Following a brief introduction by the Speaker, the great politician rose from his seat on the front bench and the wild chatter that had filled the great hall subsided and was replaced by a hum of nervous excitement. All became still, except for the sound of a car engine being revved outside, followed by the squeal of tyres on damp tarmacadam. The great politician cleared his throat and raised himself to his full and magnificent height.
"Never before have we faced such a clear and present danger", he began, using his most authoritative and serious voice. "Never before has our resolve been tested to such limits…"
All around him members of the parliament shouted and cheered. "Hear, Hear...Absolutely...Come the time, come the man", they all exclaimed, waving their order papers in the air above their heads. Not one of them wanted to appear stupid or unfit for their position in front of so many of their peers and friends in the media. The great politician raised his hand for silence, but just as he was about to continue the otherwise usually anonymous member of parliament for Rutland Metropolitan stood up and spoke.

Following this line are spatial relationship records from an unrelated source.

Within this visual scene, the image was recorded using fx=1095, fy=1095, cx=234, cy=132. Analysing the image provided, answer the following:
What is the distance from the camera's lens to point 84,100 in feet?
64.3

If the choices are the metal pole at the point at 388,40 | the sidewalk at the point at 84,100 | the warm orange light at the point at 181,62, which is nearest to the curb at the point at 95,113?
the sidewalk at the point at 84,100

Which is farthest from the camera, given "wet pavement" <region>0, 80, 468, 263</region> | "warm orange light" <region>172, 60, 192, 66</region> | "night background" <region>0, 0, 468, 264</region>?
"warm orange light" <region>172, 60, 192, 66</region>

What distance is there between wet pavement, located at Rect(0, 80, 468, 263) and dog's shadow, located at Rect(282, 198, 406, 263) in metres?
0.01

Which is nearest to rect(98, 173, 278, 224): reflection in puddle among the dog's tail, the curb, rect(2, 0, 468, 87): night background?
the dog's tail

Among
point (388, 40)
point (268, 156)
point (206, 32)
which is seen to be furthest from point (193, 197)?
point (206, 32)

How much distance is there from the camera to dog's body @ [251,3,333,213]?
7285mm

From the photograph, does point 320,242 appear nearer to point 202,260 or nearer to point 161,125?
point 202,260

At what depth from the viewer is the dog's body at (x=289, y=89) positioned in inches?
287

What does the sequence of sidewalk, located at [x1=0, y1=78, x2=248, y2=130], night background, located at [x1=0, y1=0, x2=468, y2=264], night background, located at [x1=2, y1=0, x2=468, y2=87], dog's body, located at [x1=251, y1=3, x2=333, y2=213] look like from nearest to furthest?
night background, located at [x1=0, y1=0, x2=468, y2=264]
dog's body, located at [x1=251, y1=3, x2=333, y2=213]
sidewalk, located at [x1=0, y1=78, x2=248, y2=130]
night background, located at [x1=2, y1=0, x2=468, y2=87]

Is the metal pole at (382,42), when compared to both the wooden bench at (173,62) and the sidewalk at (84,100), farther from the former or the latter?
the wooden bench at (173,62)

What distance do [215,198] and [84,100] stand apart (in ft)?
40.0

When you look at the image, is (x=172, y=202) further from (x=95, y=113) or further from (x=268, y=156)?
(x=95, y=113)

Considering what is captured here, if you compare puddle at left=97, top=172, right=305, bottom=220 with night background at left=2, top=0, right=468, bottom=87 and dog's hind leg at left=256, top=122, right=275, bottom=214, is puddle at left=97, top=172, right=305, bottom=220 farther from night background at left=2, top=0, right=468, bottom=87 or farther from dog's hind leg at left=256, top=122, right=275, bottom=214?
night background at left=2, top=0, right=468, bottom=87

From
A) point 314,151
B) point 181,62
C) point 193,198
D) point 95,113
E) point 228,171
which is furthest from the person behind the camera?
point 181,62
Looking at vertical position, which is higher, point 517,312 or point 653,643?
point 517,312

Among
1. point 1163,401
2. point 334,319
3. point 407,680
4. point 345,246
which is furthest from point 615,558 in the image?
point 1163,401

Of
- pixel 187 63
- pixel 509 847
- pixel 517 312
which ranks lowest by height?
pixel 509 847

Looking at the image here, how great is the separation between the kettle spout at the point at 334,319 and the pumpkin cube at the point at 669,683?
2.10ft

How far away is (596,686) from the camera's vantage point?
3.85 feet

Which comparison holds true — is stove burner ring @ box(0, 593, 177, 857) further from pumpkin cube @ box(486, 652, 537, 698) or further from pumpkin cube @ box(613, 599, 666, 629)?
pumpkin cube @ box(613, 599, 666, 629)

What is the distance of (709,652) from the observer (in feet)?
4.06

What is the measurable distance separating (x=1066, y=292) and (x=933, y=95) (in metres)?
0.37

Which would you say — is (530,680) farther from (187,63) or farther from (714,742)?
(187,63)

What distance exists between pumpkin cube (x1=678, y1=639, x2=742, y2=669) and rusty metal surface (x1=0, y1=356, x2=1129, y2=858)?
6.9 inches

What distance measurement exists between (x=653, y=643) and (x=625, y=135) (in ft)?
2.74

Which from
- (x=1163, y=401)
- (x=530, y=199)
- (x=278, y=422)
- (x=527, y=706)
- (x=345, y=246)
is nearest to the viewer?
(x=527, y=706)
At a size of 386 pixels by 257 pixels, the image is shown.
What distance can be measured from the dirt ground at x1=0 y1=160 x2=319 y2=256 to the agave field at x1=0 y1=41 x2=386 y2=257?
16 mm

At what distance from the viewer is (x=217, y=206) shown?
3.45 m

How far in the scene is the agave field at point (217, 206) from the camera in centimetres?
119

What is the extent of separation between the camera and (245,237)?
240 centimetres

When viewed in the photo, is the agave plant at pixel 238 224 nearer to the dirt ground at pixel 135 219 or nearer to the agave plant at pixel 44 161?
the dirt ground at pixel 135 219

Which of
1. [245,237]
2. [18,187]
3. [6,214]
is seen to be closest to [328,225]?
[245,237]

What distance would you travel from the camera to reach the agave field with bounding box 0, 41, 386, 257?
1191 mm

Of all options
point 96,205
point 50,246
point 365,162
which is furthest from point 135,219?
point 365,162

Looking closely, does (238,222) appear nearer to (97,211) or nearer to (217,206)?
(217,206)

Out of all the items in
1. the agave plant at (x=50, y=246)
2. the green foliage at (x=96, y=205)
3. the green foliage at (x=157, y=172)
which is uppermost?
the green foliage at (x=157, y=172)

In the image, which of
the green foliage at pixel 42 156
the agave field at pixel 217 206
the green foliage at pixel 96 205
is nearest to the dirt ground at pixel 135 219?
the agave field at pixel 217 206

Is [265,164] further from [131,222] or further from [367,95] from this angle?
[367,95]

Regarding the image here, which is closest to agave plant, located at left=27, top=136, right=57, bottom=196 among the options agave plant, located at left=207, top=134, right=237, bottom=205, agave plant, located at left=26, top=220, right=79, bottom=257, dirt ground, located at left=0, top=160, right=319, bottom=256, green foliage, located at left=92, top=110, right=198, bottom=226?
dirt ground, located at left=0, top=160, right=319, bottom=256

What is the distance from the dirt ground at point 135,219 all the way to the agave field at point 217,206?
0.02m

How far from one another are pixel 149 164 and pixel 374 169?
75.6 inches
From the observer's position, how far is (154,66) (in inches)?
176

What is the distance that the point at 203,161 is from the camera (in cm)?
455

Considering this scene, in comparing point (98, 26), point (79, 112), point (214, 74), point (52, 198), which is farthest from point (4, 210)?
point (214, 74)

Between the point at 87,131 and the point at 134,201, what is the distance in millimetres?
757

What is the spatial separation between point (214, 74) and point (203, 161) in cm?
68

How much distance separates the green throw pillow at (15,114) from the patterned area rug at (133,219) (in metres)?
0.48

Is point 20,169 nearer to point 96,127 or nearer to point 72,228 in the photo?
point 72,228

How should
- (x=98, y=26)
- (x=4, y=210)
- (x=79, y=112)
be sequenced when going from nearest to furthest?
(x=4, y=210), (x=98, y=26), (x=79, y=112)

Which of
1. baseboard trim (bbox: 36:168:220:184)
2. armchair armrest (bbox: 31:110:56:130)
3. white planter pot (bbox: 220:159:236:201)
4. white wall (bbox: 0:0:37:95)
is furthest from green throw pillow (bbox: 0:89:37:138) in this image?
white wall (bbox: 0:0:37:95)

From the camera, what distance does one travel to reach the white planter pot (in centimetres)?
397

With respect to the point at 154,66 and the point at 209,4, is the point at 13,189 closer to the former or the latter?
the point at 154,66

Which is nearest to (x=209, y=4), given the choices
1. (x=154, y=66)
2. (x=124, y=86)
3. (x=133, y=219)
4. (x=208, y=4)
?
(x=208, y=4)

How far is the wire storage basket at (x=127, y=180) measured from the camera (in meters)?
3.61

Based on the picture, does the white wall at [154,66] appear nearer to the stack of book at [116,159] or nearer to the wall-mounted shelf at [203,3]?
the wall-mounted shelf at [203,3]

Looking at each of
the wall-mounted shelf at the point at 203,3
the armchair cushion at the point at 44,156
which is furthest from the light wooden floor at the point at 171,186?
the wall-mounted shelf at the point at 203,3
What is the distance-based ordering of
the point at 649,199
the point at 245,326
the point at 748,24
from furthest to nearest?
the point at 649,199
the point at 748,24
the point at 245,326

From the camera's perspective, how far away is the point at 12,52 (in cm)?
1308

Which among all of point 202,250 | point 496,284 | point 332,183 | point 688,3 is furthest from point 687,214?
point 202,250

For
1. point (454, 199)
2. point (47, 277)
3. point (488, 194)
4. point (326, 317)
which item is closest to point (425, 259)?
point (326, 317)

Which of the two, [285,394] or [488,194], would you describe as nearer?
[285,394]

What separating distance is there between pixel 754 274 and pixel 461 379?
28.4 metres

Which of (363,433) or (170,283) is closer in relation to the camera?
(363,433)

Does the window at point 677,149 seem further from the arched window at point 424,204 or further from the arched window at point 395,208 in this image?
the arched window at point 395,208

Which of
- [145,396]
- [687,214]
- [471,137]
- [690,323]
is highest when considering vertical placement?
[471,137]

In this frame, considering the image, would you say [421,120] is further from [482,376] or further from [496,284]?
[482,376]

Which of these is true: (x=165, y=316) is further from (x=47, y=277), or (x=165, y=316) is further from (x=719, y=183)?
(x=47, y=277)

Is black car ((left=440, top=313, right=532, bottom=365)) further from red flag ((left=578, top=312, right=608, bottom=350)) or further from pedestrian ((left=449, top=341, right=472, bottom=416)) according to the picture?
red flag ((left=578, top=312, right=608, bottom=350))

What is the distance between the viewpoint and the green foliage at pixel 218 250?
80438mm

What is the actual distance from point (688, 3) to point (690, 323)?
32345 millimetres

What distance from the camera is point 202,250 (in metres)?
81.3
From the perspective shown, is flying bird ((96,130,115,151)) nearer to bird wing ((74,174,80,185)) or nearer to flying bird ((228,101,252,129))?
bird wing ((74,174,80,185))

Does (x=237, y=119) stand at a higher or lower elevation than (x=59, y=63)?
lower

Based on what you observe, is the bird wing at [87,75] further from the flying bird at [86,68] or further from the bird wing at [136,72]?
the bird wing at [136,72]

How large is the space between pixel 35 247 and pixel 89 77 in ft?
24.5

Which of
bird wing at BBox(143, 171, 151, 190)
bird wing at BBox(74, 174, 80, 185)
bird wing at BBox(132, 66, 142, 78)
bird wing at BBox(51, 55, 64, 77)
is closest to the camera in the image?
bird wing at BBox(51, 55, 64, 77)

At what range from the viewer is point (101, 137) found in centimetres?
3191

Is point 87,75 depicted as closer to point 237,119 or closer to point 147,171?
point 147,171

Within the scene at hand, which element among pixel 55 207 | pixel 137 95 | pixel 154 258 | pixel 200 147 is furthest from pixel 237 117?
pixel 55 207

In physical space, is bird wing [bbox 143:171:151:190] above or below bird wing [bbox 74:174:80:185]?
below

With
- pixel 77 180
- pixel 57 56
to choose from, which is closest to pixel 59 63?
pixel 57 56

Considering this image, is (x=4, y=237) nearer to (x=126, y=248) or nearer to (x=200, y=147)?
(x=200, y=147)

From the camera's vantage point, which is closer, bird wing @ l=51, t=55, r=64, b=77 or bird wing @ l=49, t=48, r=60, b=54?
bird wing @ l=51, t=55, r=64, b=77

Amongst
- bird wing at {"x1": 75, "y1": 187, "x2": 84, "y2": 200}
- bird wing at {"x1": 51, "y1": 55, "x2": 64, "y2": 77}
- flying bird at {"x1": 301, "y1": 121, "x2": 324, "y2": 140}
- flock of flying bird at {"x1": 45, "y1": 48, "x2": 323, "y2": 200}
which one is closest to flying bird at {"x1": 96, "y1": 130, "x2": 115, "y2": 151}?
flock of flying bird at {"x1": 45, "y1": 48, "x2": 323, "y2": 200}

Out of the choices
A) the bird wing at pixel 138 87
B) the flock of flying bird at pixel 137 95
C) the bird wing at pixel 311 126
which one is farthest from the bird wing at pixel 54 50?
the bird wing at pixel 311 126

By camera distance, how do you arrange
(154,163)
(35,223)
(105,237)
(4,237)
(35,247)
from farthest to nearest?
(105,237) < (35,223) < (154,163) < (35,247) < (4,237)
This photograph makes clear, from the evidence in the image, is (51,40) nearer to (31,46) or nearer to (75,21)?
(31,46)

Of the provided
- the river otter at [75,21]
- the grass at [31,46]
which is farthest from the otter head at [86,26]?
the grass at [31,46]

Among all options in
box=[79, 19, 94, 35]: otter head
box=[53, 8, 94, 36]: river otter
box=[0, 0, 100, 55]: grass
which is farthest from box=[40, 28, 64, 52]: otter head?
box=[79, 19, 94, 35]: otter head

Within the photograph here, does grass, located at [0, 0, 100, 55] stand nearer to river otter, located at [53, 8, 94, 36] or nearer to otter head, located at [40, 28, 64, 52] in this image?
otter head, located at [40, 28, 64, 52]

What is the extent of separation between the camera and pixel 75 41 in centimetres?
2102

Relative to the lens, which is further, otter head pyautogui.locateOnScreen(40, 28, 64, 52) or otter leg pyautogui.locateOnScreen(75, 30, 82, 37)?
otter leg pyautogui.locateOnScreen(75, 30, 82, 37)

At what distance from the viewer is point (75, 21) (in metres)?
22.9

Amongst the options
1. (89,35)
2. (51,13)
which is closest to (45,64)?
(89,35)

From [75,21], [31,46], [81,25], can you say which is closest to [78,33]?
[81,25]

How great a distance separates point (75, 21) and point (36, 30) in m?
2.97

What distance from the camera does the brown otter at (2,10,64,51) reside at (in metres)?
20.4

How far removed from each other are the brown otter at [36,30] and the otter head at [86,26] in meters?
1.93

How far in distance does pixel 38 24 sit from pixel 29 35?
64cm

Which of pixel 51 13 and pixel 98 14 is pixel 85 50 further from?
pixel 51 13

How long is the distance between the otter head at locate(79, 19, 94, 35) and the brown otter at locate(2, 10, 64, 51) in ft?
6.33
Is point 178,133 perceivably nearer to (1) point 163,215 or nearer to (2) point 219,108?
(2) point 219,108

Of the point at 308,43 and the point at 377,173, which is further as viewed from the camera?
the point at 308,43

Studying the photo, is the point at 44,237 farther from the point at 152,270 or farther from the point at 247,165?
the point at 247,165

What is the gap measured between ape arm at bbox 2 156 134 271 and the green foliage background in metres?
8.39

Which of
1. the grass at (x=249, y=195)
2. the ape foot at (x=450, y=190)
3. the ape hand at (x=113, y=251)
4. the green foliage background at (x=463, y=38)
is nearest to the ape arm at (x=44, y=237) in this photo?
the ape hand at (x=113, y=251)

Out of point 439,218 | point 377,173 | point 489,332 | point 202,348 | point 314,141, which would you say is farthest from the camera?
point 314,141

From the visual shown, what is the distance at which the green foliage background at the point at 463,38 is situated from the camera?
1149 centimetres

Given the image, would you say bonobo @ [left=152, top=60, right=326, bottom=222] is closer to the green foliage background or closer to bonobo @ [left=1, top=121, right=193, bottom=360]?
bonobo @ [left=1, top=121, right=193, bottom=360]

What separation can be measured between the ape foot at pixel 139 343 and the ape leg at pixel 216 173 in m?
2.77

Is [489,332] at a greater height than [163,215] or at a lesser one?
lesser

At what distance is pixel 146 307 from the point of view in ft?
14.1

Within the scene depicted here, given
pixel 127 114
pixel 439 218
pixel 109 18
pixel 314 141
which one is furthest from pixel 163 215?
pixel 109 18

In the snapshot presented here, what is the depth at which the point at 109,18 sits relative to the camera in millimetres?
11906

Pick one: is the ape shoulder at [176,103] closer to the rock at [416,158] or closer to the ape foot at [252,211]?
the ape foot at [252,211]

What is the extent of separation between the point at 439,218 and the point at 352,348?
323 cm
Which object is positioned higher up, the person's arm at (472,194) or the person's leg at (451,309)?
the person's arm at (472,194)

"But there's nothing written on any of the pages…" he said quietly.
The chamber was pregnant with silent expectation. The Speaker started to rise, intending to admonish the backbencher for his rude interruption, but thought better of it when he caught the great politician’s steel grey gaze. For his part, the great politician broke off from his prepared text and brought his verbal guns to bear on the heckler, just as he had done with unfailing accuracy so many times before. He glowered at the meek little man who had dared to interrupt him, before breaking into a fatherly smile and saying, "There speaks the voice of innocence…"
Even as he spoke the great politician became aware of a whisper circulating around the chamber. Backbenchers on all sides of the house became more and more animated, while the press pack in the gallery repeated the words of the otherwise unknown political representative to their editors by means of their mobile phones. Suddenly, one of the great politician's own cabinet ministers leaped out of his seat and shouted, "There's nothing written here at all - that's what old Hester-Whatsisname is saying - there's nothing written here at all!"
His words turned into a chant. Every single person in the chamber jumped up to his or her feet. The air was thick with the maniacal laughter and the sound of pages being torn out of the beautifully bound document. The great politician was drowned out in a storm of derision, with shouts and cat-calls ringing out everywhere. Every newspaper and every television programme ran special editions and lurid news flashes. The great politician shuddered and sank back into his bench seat. He knew the game was up... except that he puffed and he blew and he managed, with the help of the Speaker, to finish his speech.
The rest, as they say, is history, although throughout his long years of retirement, when he published his memoirs and his diaries and tried to settle into a state of fatherly grace in the House of Lords, the once great politician told anyone who would listen that he had been right, that his opponents had been wrong and that a report with blank pages was exactly what he had intended all along.